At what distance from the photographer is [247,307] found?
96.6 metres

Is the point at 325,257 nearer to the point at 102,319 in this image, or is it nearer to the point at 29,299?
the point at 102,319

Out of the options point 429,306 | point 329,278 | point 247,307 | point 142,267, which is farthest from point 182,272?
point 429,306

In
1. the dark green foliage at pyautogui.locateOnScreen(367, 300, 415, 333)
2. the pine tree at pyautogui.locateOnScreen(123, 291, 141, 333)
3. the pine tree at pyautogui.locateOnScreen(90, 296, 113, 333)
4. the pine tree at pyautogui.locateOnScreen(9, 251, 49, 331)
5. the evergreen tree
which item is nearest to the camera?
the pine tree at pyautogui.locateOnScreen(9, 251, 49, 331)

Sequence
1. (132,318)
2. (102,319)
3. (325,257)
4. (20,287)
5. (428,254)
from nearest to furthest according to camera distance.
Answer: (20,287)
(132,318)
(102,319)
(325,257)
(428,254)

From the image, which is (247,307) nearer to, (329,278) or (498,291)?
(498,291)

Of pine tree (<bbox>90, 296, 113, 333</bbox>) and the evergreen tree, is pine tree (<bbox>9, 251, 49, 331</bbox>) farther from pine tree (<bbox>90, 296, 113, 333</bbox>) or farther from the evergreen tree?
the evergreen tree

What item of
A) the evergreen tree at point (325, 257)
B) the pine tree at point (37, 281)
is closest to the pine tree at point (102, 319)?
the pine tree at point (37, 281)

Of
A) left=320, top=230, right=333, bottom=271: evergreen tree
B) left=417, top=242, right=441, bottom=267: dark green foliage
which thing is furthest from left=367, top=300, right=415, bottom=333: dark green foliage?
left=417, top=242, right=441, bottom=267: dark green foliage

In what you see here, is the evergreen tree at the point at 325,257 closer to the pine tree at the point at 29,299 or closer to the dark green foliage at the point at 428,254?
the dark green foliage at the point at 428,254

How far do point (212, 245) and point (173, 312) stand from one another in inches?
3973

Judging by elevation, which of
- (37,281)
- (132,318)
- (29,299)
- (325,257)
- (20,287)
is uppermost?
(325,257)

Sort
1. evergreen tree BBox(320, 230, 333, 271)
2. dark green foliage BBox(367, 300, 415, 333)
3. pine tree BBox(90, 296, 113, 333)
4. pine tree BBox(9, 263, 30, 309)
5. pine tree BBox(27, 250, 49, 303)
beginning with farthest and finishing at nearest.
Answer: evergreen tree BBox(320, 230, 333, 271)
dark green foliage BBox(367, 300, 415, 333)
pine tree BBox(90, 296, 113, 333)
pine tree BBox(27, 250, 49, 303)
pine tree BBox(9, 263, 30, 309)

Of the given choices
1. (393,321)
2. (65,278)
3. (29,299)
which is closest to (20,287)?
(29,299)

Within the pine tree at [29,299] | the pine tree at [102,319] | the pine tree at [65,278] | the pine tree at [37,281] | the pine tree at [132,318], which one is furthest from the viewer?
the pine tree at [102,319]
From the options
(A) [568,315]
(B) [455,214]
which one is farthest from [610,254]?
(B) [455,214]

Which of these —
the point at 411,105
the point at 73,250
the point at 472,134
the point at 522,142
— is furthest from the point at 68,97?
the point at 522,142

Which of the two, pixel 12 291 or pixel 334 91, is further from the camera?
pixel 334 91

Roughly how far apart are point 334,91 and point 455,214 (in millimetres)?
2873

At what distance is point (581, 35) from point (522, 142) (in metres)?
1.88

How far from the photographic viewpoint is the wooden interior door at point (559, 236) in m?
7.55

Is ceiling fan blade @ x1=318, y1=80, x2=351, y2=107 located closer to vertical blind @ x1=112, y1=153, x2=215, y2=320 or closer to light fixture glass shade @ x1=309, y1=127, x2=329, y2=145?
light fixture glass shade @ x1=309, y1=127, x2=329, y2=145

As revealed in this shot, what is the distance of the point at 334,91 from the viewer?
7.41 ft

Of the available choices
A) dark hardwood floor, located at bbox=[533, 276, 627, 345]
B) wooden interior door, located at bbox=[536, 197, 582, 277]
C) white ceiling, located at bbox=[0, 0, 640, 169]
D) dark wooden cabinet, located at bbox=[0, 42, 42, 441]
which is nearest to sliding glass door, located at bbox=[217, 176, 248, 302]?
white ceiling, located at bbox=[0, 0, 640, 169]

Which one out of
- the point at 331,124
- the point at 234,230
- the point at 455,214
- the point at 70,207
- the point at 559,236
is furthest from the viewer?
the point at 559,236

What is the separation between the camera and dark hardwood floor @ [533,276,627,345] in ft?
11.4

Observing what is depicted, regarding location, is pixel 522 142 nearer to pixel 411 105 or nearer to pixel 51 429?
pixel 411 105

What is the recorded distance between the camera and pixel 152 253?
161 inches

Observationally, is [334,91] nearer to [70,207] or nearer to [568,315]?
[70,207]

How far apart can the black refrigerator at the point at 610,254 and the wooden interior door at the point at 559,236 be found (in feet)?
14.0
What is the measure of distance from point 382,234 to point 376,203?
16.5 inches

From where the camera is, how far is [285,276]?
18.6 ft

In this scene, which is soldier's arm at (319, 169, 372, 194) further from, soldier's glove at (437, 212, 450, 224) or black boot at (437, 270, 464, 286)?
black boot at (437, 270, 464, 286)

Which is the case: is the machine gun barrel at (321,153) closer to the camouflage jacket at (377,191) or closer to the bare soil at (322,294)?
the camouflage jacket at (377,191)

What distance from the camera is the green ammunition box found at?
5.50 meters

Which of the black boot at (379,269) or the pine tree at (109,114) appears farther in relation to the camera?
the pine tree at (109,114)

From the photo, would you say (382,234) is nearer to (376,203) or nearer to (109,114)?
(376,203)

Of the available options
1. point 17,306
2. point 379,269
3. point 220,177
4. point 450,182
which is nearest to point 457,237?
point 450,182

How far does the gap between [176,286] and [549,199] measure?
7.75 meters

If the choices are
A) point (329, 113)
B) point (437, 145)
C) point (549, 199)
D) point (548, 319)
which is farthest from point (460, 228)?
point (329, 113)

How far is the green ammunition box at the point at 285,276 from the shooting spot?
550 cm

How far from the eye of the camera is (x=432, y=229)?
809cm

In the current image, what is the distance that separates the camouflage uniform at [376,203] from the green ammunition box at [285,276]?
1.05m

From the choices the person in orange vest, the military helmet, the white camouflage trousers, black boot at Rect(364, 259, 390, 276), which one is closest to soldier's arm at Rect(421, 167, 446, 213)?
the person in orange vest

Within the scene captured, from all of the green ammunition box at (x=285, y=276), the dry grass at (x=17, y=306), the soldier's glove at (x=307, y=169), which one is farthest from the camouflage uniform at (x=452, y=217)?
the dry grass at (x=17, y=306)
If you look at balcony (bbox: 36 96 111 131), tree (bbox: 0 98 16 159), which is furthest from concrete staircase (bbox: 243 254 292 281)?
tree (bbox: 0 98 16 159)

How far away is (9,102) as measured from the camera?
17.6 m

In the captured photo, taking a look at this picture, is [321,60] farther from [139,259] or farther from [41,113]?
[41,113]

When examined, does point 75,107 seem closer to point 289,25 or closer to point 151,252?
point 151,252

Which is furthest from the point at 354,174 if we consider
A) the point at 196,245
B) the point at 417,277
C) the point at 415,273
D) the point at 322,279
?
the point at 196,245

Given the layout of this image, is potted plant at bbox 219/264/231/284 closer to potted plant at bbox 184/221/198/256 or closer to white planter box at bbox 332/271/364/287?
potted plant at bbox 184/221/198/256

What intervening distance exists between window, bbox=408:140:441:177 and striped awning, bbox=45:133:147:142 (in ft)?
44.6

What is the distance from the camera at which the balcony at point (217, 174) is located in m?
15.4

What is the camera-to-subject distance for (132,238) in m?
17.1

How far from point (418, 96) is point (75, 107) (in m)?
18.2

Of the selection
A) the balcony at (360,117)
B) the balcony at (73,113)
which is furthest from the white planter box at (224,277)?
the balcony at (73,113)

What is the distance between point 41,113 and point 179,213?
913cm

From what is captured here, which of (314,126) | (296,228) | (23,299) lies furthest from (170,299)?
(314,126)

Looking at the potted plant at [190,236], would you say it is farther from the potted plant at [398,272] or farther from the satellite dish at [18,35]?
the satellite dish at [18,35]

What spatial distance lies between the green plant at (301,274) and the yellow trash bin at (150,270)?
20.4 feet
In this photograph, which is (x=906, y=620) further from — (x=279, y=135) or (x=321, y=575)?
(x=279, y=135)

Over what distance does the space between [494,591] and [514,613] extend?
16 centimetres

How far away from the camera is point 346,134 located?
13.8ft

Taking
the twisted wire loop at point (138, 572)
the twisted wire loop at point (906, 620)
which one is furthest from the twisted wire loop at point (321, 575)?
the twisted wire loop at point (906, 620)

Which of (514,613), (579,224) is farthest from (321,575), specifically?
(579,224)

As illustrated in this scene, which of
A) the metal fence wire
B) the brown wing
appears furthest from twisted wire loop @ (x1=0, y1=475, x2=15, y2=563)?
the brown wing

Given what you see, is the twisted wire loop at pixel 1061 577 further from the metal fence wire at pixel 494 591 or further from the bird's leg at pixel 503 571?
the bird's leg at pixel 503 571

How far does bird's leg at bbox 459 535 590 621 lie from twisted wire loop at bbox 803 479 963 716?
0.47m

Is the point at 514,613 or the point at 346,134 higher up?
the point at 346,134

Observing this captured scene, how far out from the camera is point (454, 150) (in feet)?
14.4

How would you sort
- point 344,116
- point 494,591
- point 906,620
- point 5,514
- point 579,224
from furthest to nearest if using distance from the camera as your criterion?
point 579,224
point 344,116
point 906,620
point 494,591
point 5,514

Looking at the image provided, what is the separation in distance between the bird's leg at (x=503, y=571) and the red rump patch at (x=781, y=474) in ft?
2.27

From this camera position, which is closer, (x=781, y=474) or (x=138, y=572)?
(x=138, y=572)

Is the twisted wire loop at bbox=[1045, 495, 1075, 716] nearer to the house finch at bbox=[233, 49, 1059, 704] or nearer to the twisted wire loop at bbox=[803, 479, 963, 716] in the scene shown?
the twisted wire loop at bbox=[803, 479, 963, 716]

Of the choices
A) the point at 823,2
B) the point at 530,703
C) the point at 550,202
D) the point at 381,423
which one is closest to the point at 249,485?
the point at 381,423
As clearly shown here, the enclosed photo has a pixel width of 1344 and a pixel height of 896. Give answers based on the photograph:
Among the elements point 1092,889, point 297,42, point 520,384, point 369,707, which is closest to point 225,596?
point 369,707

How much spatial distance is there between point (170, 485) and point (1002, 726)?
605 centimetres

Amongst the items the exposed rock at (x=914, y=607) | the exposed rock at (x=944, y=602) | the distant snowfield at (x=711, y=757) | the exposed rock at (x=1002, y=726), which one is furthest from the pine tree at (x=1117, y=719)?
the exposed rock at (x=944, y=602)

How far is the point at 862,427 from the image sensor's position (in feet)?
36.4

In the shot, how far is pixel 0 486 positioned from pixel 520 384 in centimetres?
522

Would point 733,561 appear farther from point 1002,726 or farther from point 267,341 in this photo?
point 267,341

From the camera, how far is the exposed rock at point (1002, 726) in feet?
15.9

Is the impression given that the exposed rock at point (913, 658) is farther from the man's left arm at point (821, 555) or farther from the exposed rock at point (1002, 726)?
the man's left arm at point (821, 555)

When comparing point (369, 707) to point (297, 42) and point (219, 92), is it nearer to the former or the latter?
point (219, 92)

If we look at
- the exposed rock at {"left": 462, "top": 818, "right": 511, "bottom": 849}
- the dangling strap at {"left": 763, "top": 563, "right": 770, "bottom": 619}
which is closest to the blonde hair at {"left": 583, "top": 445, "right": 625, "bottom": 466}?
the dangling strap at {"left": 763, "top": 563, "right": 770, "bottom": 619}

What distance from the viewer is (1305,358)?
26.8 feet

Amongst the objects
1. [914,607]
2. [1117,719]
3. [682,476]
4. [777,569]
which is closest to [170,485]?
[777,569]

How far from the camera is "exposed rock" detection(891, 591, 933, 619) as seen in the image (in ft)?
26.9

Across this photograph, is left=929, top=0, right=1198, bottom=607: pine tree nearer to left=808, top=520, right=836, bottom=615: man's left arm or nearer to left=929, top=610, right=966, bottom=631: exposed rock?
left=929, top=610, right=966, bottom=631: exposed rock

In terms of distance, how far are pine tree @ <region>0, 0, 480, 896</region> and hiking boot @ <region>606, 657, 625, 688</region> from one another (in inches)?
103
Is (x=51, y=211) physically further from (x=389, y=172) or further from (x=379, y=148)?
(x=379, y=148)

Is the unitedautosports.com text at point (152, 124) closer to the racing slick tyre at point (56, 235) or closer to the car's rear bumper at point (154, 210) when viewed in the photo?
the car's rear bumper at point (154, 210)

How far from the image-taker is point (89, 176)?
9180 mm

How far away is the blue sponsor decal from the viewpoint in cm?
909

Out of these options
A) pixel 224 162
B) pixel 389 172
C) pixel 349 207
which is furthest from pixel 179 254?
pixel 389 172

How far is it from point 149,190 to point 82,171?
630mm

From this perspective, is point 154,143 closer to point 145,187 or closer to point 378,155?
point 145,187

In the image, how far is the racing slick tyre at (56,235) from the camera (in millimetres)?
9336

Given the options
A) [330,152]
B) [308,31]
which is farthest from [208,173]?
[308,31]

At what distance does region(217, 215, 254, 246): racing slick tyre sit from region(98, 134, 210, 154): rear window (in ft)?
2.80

_ _ _ _ _

(Instruction): Begin with the line containing "If we look at" and repeat each line exactly until the records above end.

(Written response):
If we look at
- the exposed rock at {"left": 462, "top": 818, "right": 511, "bottom": 849}
- the dangling strap at {"left": 763, "top": 563, "right": 770, "bottom": 619}
which is closest to the blonde hair at {"left": 583, "top": 445, "right": 625, "bottom": 466}?
the dangling strap at {"left": 763, "top": 563, "right": 770, "bottom": 619}

What distance from the viewer is (1305,358)?
26.8 feet

Amongst the objects
1. [914,607]
2. [1117,719]
3. [682,476]
4. [777,569]
which is closest to [170,485]?
[777,569]

How far from the camera is "exposed rock" detection(891, 591, 933, 619) as seen in the image (in ft)?
26.9

Across this photograph, is left=929, top=0, right=1198, bottom=607: pine tree nearer to left=808, top=520, right=836, bottom=615: man's left arm or nearer to left=929, top=610, right=966, bottom=631: exposed rock?
left=929, top=610, right=966, bottom=631: exposed rock

In terms of distance, how far are pine tree @ <region>0, 0, 480, 896</region> and hiking boot @ <region>606, 657, 625, 688</region> from one another (in inches)?
103
Is (x=51, y=211) physically further from (x=389, y=172) or further from (x=379, y=148)?
(x=379, y=148)

Is the unitedautosports.com text at point (152, 124) closer to the racing slick tyre at point (56, 235) or closer to the car's rear bumper at point (154, 210) when viewed in the photo?
the car's rear bumper at point (154, 210)

How far from the image-taker is point (89, 176)?
9180 mm

How far away is the blue sponsor decal from the viewpoint in cm?
909

Out of these options
A) pixel 224 162
B) pixel 389 172
C) pixel 349 207
which is furthest from pixel 179 254?
pixel 389 172

How far is it from point 149,190 to point 82,171?
630mm

From this perspective, is point 154,143 closer to point 145,187 or closer to point 378,155?
point 145,187

In the image, how far is the racing slick tyre at (56,235) from the camera (in millimetres)?
9336

Given the options
A) [330,152]
B) [308,31]
which is farthest from [208,173]?
[308,31]

At what distance does region(217, 215, 254, 246): racing slick tyre sit from region(98, 134, 210, 154): rear window (in ft)?
2.80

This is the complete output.